Almarhum Hanshi Nardi telah mengajarkan dan berhasil membuat Putri menjadikan kedislipinan, tanggung jawab dan perjuangan sebagai Prinsip Hidupnya.
Secara khusus Putri mengucapkan  terima kasih kepada Pembina Sensei Tan Siek Kiem, dimana Beliau dengan segala pengorbanannya membuat Putri bisa berhasil seperti sekarang. Juga tidak lain karena berhasilnya didikan almarhum Hanshi, sehingga beliau pun dapat melakukan banyak hal yg tidak mampu Putri membalas nya.
Tentunya selama bertahun-tahun berlatih Putri sempat mengalami kejenuhan. Cara mengatasinya biasanya dengan mengadakan  latihan di luar(alam bebas).
Duka mendalam yang Putri rasakan, saat Hanshi terlalu cepat meninggalkan kita semua yg belum matang ini. (tahun 2009)

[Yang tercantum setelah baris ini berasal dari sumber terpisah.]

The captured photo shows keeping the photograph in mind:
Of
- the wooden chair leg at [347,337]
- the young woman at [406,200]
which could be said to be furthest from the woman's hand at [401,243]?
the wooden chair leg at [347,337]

Pesan dari Putri Paramitha untuk sesama warga perguruan :
Agar tidak cepat berpuas diri atas prestasi yg di dapat, mampu mengakui kekalahan saat bertanding (tdk mencari2 alasan), serta segera bangkit dari kekalahan/ketidaklulusan ujian kenaikan tingkat. Kemudian mampu menyeimbangkan antara Kumite dan KATA, menjadikan latihan karate sebagai pilihan yang berat apabila ditinggalkan dengan alasan sekolah atau bekerja.